KCBS’ Holly Quan and Matt Bigler Report:
Several key issues that the council could not agree upon at its meeting last week were brought up, among them being a figure to cap the city’s collectives.
At Tuesday night’s city council meeting, Vice Mayor Madison Nguyen proposed a motion to limit the collectives to 10, to which numerous amendments were made by the rest of the council. The final motion was approved 6-5.
Some councilmembers who voted against the proposal said capping the number at 10 was arbitrary and not based on patient need. Others favored an outright ban, noting that marijuana remains illegal under federal law.
Those who voted against the motion were Councilmen Ash Kalra, Pierluigi Oliverio, Donald Rocha, Xavier Campos, and Kansen Chu.
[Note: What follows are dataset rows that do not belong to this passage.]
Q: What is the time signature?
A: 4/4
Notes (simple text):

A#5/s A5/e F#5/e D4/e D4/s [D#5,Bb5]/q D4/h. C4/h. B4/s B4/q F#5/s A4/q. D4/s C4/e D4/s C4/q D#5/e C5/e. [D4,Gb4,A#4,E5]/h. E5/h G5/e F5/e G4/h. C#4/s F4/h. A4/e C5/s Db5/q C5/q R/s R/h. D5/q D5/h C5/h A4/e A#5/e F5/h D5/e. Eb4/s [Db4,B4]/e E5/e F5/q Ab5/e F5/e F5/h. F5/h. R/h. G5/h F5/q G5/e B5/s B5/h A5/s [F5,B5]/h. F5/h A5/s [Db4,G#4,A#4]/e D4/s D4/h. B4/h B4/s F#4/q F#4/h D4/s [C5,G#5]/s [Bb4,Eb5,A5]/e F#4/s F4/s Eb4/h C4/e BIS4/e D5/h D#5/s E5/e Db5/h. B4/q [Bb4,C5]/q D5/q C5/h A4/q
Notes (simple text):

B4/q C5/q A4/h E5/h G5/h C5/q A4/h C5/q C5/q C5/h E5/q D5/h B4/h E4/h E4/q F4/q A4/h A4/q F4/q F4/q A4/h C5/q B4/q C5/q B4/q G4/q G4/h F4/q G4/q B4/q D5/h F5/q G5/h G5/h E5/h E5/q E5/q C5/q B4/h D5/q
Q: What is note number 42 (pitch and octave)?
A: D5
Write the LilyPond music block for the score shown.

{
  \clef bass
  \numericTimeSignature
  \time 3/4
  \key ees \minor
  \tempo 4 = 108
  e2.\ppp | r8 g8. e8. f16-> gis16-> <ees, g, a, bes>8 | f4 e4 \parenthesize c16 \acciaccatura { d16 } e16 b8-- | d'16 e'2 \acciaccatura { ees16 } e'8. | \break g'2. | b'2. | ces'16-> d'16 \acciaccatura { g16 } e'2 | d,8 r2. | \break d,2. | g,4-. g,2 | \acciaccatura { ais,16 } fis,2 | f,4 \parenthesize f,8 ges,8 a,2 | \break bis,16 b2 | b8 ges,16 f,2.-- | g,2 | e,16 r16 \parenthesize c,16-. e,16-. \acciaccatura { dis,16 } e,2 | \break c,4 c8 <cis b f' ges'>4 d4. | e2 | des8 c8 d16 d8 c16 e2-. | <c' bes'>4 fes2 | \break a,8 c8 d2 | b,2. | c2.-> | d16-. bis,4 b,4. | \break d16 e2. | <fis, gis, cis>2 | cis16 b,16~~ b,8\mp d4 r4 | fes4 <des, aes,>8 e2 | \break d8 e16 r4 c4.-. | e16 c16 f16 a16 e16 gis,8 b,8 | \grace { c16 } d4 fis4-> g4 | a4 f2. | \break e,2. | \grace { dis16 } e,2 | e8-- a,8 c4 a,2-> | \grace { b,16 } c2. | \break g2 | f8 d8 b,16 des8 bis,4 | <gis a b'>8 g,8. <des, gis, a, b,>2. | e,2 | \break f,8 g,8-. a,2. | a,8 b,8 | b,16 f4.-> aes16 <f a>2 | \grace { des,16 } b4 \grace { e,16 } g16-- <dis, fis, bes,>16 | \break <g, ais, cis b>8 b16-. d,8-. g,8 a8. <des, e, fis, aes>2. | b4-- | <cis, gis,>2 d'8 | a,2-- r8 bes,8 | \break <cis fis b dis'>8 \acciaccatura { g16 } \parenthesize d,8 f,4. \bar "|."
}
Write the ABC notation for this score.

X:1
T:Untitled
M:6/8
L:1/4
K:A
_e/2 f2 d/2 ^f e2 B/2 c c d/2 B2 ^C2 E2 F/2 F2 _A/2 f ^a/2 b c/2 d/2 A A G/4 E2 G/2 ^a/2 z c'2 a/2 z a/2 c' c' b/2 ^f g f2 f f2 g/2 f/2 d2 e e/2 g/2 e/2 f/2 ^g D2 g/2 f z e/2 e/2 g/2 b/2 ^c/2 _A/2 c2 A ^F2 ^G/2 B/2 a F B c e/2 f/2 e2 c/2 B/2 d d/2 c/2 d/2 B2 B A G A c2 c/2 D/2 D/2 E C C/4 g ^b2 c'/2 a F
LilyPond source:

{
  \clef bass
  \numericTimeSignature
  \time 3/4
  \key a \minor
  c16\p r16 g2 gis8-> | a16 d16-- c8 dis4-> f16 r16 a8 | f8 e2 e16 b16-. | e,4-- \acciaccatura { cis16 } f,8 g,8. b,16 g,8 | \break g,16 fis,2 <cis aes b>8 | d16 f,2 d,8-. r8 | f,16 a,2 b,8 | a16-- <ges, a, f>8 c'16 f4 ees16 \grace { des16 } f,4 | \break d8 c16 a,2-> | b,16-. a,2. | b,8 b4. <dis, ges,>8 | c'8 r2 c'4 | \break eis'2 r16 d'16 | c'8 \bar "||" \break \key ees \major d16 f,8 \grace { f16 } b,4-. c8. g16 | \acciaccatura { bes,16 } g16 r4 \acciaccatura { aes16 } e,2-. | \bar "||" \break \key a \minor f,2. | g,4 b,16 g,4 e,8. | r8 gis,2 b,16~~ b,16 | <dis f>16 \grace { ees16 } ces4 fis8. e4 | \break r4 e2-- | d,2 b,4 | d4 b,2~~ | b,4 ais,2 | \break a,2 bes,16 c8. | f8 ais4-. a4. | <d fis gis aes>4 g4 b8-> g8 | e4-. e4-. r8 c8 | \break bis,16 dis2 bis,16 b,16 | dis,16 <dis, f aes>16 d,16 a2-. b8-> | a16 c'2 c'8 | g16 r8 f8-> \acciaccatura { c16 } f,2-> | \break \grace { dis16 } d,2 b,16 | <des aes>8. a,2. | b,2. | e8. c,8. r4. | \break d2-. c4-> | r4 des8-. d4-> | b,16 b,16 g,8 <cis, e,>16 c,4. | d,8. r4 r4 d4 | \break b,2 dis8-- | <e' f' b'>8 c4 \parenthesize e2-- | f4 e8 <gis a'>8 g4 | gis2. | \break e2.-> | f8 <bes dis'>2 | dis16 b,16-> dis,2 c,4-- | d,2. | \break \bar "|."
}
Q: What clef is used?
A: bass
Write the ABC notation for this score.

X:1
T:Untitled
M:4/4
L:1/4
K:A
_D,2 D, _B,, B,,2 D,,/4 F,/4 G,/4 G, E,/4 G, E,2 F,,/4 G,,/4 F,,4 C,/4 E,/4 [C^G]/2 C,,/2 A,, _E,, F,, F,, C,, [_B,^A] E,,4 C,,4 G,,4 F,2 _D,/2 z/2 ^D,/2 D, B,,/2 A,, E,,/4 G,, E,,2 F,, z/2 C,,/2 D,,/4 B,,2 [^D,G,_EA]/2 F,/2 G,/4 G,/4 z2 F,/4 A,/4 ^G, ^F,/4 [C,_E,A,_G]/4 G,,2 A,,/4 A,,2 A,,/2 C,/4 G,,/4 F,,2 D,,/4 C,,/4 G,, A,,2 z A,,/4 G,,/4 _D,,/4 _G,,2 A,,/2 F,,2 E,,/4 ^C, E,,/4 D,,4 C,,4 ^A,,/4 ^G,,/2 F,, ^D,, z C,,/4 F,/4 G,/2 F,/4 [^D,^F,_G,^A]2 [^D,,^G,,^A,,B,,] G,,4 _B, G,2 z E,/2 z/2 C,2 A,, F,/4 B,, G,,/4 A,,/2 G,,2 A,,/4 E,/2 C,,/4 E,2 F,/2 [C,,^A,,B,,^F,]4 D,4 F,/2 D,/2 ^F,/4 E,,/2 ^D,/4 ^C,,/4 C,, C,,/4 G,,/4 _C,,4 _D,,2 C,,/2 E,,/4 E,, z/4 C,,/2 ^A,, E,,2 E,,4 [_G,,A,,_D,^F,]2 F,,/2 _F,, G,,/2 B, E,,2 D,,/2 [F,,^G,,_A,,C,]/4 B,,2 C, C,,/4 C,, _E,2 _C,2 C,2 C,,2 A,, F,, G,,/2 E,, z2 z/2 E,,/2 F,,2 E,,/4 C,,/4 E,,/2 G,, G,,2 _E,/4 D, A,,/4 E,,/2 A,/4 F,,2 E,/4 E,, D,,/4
Each had his reasons. Kalra said he could not support a cap of 10 because it was not based on an “informed decision.”
Campos said he would rather have the federal government create regulations.
“The Feds need to grab hold of this, so we can actually have pharmacies that can dispense the medication,” Campos said.
Councilman Sam Liccardo recommended limiting the collectives to no more than two per district, and also to restrict the collectives from operating in sensitive retail areas, such as ground floor, downtown, and pedestrian-oriented retail areas, like the Westfield Valley Fair or Eastridge malls.
Mayor Reed’s suggestion was to incorporate checking for misdemeanor convictions as part of the background check on collective operators, amending Nguyen’s motion recommending that only felony convictions be considered.
Councilman Pete Constant suggested that the guidelines be sent to the office of the U.S. Attorney for the Northern District of California for review and to ensure that the regulations do not result in liabilities for the city.
Finally, Councilwoman Rose Herrera recommended that cultivation be kept on-site, as was originally recommended by the city manager’s office.
Prior to the vote, City Attorney Rick Doyle said he had met with Santa Clara County District Attorney Jeff Rosen over the past week.
“(Rosen) feels strongly [that] this is necessary for law enforcement to have some kind of control,” Doyle said.
Once again, the council was divided on the process of selecting the collectives. The options being considered include a first come, first served process, a lottery selection and a ranking system.
Last week, the council voted on establishing zoning districts for the collectives, agreeing to allow the collectives to operate in industrial parks or commercial zoning districts.
Following that meeting, Councilwoman Nancy Pyle proposed enacting a ban on all facilities if the council could not agree upon a regulatory framework at the meeting Tuesday, and Chu had proposed referring the regulation matter to the county, adopting an interim ban in the meantime.